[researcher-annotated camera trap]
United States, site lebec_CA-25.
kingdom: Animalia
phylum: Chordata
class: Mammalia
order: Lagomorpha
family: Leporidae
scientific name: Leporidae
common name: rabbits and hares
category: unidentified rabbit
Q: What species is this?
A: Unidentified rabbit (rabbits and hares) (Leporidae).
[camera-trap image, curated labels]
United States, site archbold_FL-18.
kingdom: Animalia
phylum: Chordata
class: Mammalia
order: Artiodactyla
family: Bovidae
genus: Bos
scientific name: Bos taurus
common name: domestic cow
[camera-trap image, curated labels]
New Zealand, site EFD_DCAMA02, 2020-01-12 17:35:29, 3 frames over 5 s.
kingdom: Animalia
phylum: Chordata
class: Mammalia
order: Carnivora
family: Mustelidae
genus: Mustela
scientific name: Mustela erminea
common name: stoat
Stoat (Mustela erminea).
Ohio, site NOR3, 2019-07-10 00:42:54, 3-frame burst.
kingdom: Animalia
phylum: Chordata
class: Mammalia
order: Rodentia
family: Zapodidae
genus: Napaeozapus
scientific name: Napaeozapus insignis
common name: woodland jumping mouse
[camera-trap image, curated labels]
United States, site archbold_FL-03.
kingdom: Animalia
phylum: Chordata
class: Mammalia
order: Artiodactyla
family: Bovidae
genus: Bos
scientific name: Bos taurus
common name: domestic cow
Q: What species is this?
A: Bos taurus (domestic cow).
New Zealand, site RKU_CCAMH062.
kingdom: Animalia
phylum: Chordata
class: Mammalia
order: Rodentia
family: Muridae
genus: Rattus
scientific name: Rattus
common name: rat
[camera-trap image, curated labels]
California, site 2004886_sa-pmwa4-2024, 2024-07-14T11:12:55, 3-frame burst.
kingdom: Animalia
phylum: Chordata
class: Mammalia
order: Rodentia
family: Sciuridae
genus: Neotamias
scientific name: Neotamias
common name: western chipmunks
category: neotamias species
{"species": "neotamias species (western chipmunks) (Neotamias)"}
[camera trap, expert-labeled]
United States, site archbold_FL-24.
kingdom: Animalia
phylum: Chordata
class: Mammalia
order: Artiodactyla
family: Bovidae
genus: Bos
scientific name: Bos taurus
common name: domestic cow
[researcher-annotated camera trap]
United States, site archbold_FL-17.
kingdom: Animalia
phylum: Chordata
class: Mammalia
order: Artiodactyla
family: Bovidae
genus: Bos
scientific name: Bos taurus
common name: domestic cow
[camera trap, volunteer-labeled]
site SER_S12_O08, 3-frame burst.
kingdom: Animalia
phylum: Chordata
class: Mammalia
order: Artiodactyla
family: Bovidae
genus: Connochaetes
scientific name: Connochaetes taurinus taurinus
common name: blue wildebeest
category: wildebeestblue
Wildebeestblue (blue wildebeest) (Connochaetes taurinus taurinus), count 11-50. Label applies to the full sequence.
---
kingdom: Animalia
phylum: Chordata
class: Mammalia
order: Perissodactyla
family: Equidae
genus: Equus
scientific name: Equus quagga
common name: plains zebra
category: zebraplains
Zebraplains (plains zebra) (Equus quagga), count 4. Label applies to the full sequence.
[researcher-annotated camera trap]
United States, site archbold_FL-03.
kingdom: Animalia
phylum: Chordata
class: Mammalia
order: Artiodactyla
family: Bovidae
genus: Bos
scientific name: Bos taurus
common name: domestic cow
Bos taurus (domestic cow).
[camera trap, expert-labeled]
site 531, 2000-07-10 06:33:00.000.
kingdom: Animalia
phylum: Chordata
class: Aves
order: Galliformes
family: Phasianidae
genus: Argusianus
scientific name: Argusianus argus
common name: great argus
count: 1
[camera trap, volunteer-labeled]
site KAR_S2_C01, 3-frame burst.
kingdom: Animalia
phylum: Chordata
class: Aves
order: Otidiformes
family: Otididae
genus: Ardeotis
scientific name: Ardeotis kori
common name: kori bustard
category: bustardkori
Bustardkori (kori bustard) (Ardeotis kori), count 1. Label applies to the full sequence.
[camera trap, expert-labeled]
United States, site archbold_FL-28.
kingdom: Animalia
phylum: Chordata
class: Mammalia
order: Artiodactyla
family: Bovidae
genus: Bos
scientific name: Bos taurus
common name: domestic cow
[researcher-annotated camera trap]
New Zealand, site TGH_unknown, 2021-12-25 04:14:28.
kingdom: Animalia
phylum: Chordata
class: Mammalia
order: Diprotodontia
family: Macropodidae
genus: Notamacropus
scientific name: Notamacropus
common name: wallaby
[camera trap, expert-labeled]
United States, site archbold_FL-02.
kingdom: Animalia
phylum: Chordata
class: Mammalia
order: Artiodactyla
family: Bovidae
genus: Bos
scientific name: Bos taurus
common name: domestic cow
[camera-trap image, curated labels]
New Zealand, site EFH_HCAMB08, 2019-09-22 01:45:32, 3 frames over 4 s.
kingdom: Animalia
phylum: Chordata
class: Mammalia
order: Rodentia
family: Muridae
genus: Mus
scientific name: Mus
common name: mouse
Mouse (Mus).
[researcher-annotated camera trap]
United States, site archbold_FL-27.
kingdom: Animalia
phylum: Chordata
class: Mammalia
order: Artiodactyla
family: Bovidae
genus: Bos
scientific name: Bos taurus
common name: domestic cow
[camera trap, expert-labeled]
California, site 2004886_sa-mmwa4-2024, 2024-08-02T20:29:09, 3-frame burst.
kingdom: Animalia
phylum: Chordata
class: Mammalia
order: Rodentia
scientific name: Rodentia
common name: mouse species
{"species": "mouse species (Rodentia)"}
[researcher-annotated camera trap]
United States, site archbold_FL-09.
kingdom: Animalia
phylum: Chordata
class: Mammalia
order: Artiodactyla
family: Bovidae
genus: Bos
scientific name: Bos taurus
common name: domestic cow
========================
ACTION ITEM: The data above needs retyping. Reproduce each line exactly.

WRITTEN REPLY:
[researcher-annotated camera trap]
United States, site lebec_CA-25.
kingdom: Animalia
phylum: Chordata
class: Mammalia
order: Lagomorpha
family: Leporidae
scientific name: Leporidae
common name: rabbits and hares
category: unidentified rabbit
Q: What species is this?
A: Unidentified rabbit (rabbits and hares) (Leporidae).
[camera-trap image, curated labels]
United States, site archbold_FL-18.
kingdom: Animalia
phylum: Chordata
class: Mammalia
order: Artiodactyla
family: Bovidae
genus: Bos
scientific name: Bos taurus
common name: domestic cow
[camera-trap image, curated labels]
New Zealand, site EFD_DCAMA02, 2020-01-12 17:35:29, 3 frames over 5 s.
kingdom: Animalia
phylum: Chordata
class: Mammalia
order: Carnivora
family: Mustelidae
genus: Mustela
scientific name: Mustela erminea
common name: stoat
Stoat (Mustela erminea).
Ohio, site NOR3, 2019-07-10 00:42:54, 3-frame burst.
kingdom: Animalia
phylum: Chordata
class: Mammalia
order: Rodentia
family: Zapodidae
genus: Napaeozapus
scientific name: Napaeozapus insignis
common name: woodland jumping mouse
[camera-trap image, curated labels]
United States, site archbold_FL-03.
kingdom: Animalia
phylum: Chordata
class: Mammalia
order: Artiodactyla
family: Bovidae
genus: Bos
scientific name: Bos taurus
common name: domestic cow
Q: What species is this?
A: Bos taurus (domestic cow).
New Zealand, site RKU_CCAMH062.
kingdom: Animalia
phylum: Chordata
class: Mammalia
order: Rodentia
family: Muridae
genus: Rattus
scientific name: Rattus
common name: rat
[camera-trap image, curated labels]
California, site 2004886_sa-pmwa4-2024, 2024-07-14T11:12:55, 3-frame burst.
kingdom: Animalia
phylum: Chordata
class: Mammalia
order: Rodentia
family: Sciuridae
genus: Neotamias
scientific name: Neotamias
common name: western chipmunks
category: neotamias species
{"species": "neotamias species (western chipmunks) (Neotamias)"}
[camera trap, expert-labeled]
United States, site archbold_FL-24.
kingdom: Animalia
phylum: Chordata
class: Mammalia
order: Artiodactyla
family: Bovidae
genus: Bos
scientific name: Bos taurus
common name: domestic cow
[researcher-annotated camera trap]
United States, site archbold_FL-17.
kingdom: Animalia
phylum: Chordata
class: Mammalia
order: Artiodactyla
family: Bovidae
genus: Bos
scientific name: Bos taurus
common name: domestic cow
[camera trap, volunteer-labeled]
site SER_S12_O08, 3-frame burst.
kingdom: Animalia
phylum: Chordata
class: Mammalia
order: Artiodactyla
family: Bovidae
genus: Connochaetes
scientific name: Connochaetes taurinus taurinus
common name: blue wildebeest
category: wildebeestblue
Wildebeestblue (blue wildebeest) (Connochaetes taurinus taurinus), count 11-50. Label applies to the full sequence.
---
kingdom: Animalia
phylum: Chordata
class: Mammalia
order: Perissodactyla
family: Equidae
genus: Equus
scientific name: Equus quagga
common name: plains zebra
category: zebraplains
Zebraplains (plains zebra) (Equus quagga), count 4. Label applies to the full sequence.
[researcher-annotated camera trap]
United States, site archbold_FL-03.
kingdom: Animalia
phylum: Chordata
class: Mammalia
order: Artiodactyla
family: Bovidae
genus: Bos
scientific name: Bos taurus
common name: domestic cow
Bos taurus (domestic cow).
[camera trap, expert-labeled]
site 531, 2000-07-10 06:33:00.000.
kingdom: Animalia
phylum: Chordata
class: Aves
order: Galliformes
family: Phasianidae
genus: Argusianus
scientific name: Argusianus argus
common name: great argus
count: 1
[camera trap, volunteer-labeled]
site KAR_S2_C01, 3-frame burst.
kingdom: Animalia
phylum: Chordata
class: Aves
order: Otidiformes
family: Otididae
genus: Ardeotis
scientific name: Ardeotis kori
common name: kori bustard
category: bustardkori
Bustardkori (kori bustard) (Ardeotis kori), count 1. Label applies to the full sequence.
[camera trap, expert-labeled]
United States, site archbold_FL-28.
kingdom: Animalia
phylum: Chordata
class: Mammalia
order: Artiodactyla
family: Bovidae
genus: Bos
scientific name: Bos taurus
common name: domestic cow
[researcher-annotated camera trap]
New Zealand, site TGH_unknown, 2021-12-25 04:14:28.
kingdom: Animalia
phylum: Chordata
class: Mammalia
order: Diprotodontia
family: Macropodidae
genus: Notamacropus
scientific name: Notamacropus
common name: wallaby
[camera trap, expert-labeled]
United States, site archbold_FL-02.
kingdom: Animalia
phylum: Chordata
class: Mammalia
order: Artiodactyla
family: Bovidae
genus: Bos
scientific name: Bos taurus
common name: domestic cow
[camera-trap image, curated labels]
New Zealand, site EFH_HCAMB08, 2019-09-22 01:45:32, 3 frames over 4 s.
kingdom: Animalia
phylum: Chordata
class: Mammalia
order: Rodentia
family: Muridae
genus: Mus
scientific name: Mus
common name: mouse
Mouse (Mus).
[researcher-annotated camera trap]
United States, site archbold_FL-27.
kingdom: Animalia
phylum: Chordata
class: Mammalia
order: Artiodactyla
family: Bovidae
genus: Bos
scientific name: Bos taurus
common name: domestic cow
[camera trap, expert-labeled]
California, site 2004886_sa-mmwa4-2024, 2024-08-02T20:29:09, 3-frame burst.
kingdom: Animalia
phylum: Chordata
class: Mammalia
order: Rodentia
scientific name: Rodentia
common name: mouse species
{"species": "mouse species (Rodentia)"}
[researcher-annotated camera trap]
United States, site archbold_FL-09.
kingdom: Animalia
phylum: Chordata
class: Mammalia
order: Artiodactyla
family: Bovidae
genus: Bos
scientific name: Bos taurus
common name: domestic cow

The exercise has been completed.